4. La responsabilité des utilisateurs pour leur utilisation d’un système d’IA à haut risque
Les obligations des utilisateurs sont principalement limitées à l’usage du système IA en bon père de famille selon la notice d’utilisation fournie par le fournisseur et à la surveillance du fonctionnement du système d’IA ainsi que le cas échéant à la notification des risques substantiels ou incidents graves et dysfonctionnements dont ils pourraient être témoins aux autorités compétentes.
En matière de protection des données à caractère personnel, il incombe également aux utilisateurs (le cas échéant) de procéder à une analyse d’impact relative à la protection des données en vertu de l’article 35 du règlement (UE) 2016/679 ou de l’article 27 de la directive (UE) 2016/680.
Il est important de souligner que l’utilisateur fera également très attention lors de son utilisation de ne pas :
(a) mettre sur le marché ou mettre en service un système d’IA à haut risque sous son propre nom ou sa propre marque ;
(b) modifier la destination d’un système d’IA à haut risque déjà mis sur le marché ou mis en service ;
(c) apporter une modification substantielle au système d’IA à haut risque
Le risque si l’utilisateur est reconnu avoir adopté un de ces comportements est d’être considéré comme un fournisseur aux fins du règlement et être soumis aux obligations incombant au fournisseur (y compris les sanctions).
5. Les sanctions encourues par les opérateurs de systèmes d’IA
Les États membres devraient prendre toutes les mesures nécessaires pour que les dispositions du présent règlement soient mises en œuvre et, notamment, prévoir des sanctions effectives, proportionnées et dissuasives en cas de violation de ces dispositions (notamment en tenant compte de la nature et de la taille de la personne physique ou morale concernée).

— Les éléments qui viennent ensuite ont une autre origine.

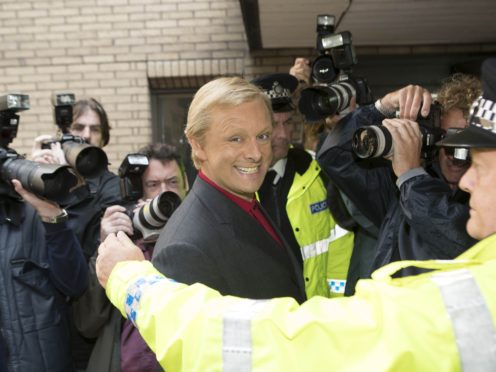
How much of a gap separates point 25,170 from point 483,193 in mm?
1740

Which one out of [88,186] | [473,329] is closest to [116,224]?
[88,186]

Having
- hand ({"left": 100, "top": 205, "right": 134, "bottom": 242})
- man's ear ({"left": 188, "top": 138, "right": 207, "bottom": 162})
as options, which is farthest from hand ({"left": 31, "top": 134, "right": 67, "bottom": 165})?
man's ear ({"left": 188, "top": 138, "right": 207, "bottom": 162})

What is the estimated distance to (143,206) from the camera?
2377 mm

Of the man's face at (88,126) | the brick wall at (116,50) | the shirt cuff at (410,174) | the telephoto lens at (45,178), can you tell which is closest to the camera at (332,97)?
the shirt cuff at (410,174)

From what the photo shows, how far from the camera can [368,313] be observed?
896mm

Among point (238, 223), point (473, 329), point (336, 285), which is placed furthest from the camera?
point (336, 285)

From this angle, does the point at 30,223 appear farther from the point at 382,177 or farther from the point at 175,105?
the point at 175,105

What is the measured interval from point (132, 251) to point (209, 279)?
268 mm

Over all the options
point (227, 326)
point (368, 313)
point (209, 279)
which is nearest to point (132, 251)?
point (209, 279)

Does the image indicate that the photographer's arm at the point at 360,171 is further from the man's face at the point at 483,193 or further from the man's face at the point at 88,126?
the man's face at the point at 88,126

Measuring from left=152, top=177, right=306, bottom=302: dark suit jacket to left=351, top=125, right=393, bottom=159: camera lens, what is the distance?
465 mm

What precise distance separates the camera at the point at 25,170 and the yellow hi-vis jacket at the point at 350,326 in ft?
4.07

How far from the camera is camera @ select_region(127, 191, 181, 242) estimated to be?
227cm

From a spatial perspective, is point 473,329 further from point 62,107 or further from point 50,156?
point 62,107
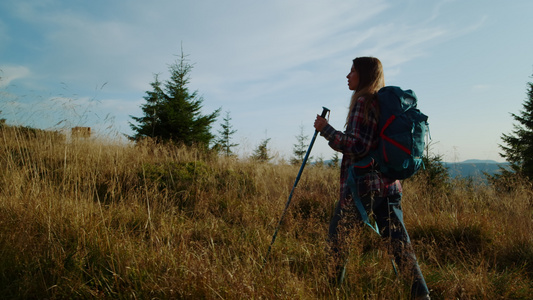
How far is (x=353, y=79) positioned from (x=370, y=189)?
3.15ft

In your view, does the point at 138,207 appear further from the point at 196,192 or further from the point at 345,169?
the point at 345,169

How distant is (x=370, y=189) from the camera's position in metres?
2.26

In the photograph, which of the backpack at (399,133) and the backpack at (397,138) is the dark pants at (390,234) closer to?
the backpack at (397,138)

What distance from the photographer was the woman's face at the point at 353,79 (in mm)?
2523

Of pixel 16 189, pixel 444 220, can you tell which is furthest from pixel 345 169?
pixel 16 189

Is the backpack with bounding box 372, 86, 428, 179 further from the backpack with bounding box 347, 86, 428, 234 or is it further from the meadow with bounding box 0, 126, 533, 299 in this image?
the meadow with bounding box 0, 126, 533, 299

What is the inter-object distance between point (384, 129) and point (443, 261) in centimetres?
255

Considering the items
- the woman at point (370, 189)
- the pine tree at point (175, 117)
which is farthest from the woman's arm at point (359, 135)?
the pine tree at point (175, 117)

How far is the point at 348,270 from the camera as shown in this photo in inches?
107

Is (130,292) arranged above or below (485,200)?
below

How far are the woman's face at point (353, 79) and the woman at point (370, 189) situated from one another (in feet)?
0.16

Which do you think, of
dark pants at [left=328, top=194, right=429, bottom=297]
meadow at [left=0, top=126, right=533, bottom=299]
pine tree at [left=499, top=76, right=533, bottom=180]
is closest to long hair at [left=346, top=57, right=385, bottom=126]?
dark pants at [left=328, top=194, right=429, bottom=297]

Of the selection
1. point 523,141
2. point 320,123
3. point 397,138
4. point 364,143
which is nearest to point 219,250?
point 320,123

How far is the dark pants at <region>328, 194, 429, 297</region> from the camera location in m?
2.23
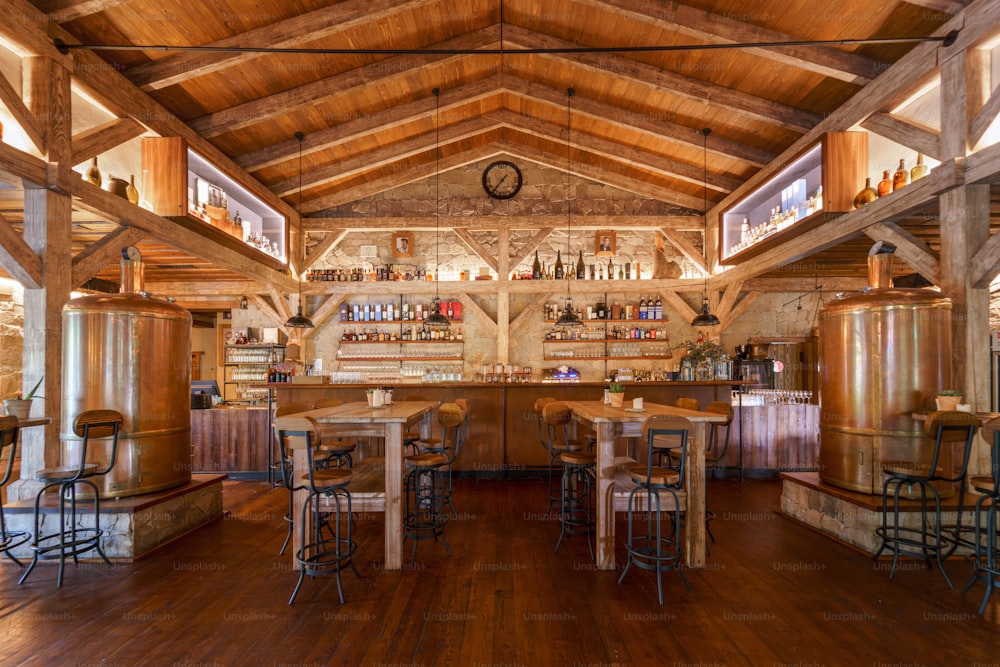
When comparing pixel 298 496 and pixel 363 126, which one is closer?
pixel 298 496

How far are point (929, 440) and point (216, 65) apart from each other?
6.81 metres

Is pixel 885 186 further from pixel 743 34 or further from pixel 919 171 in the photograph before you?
pixel 743 34

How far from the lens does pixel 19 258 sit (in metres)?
3.57

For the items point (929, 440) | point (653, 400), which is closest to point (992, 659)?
point (929, 440)

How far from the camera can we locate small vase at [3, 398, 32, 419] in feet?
10.9

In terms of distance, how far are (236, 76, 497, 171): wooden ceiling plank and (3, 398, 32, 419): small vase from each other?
4223 mm

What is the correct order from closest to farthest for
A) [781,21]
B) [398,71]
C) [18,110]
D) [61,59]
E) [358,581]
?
[358,581] → [18,110] → [61,59] → [781,21] → [398,71]

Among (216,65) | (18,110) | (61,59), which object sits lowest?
(18,110)

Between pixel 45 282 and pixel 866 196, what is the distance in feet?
23.2

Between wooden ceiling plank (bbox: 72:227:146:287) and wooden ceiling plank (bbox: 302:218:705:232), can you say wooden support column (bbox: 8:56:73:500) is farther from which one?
wooden ceiling plank (bbox: 302:218:705:232)

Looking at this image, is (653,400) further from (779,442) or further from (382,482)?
(382,482)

Le règlement prévoit toutefois un cadre en matière de sanction administratives pécuniaires :
- Pour la mise sur le marché d’un système d’IA interdit ou en cas de non-respect de règles liées à la qualité des données l’amende pourra atteindre 30 millions d’euros ou 6% du chiffre d’affaires annuel mondial total de l’entreprise.
- Pour toutes les autres obligations prévues par le règlement des amendes administratives pouvant atteindre 20 millions d’euros ou 4% du chiffre d’affaires annuel mondial total de l’entreprise pourront être infligées.

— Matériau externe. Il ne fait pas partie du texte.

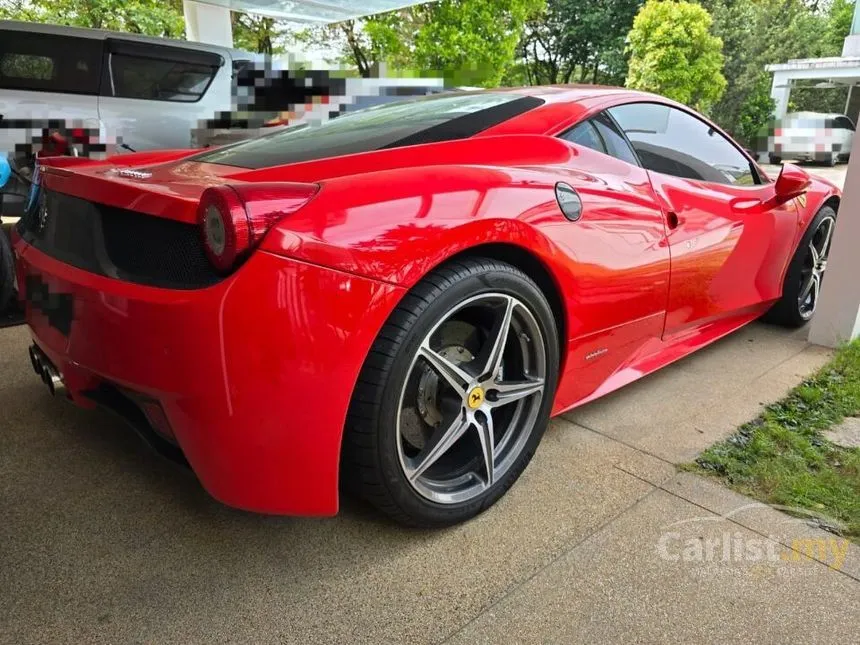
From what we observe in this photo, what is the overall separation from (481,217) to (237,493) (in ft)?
3.21

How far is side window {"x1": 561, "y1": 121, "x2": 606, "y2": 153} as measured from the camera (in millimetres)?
2363

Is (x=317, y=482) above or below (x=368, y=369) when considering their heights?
below

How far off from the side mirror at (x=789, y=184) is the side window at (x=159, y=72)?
535cm

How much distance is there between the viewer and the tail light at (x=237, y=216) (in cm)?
145

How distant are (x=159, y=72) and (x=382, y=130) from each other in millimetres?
4750

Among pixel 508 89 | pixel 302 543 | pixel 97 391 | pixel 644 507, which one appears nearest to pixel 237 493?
pixel 302 543

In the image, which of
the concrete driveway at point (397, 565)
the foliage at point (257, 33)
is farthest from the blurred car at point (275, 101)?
the foliage at point (257, 33)

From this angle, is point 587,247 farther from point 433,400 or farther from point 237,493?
point 237,493

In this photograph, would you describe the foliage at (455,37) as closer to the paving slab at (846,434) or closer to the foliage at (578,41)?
the foliage at (578,41)

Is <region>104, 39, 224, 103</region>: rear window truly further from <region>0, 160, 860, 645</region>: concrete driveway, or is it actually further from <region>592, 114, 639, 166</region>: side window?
<region>592, 114, 639, 166</region>: side window

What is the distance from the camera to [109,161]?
240 cm

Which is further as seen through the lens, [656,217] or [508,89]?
[508,89]

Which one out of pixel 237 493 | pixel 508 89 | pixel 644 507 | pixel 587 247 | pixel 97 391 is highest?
pixel 508 89

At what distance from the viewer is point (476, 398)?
195 cm
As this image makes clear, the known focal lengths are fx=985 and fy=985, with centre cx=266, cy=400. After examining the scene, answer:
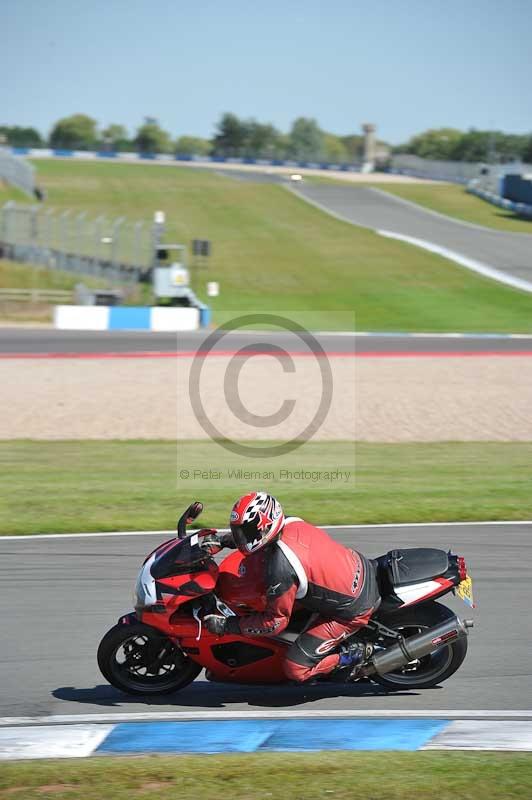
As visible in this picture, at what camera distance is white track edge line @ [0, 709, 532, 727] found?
592 centimetres

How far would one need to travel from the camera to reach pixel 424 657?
6.54 meters

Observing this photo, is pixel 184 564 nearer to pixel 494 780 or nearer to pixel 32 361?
pixel 494 780

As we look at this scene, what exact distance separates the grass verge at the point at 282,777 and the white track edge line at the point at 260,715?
0.69 metres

- En cas de fourniture d’informations incorrectes, inexactes ou trompeuses aux autorités nationales compétentes, la sanction prévue est une amende administrative pouvant aller jusqu’à 10 millions d’euros ou 2% de son chiffre d’affaires annuel mondial total.
Conclusion
Le projet de règlement est actuellement en attente de la décision de la commission parlementaire.
Il est prévu que le règlement ne soit applicable que 2 ans après son entrée en vigueur et ne s’applique pas aux systèmes d’IA déjà sur le marché sauf dans la mesure ou ces systèmes subissent d’importantes modifications de leur conception ou de leur destination.
Nonobstant ce qui précède, les entités répondant à la définition de fournisseurs, importateurs ou distributeurs au sens de ce règlement qui ont déjà mis des systèmes d’IA sur le marché ou les utilisateurs qui utilisent des systèmes IA ou projettent d’utiliser d’en utiliser dans le cadre de leurs activités profesionelles seraient avisés de mener dès aujourd’hui une analyse interne afin de vérifier si ces systèmes ne tombent pas sous les pratiques interdites ou dans la catégorie des systèmes IA à haut risques.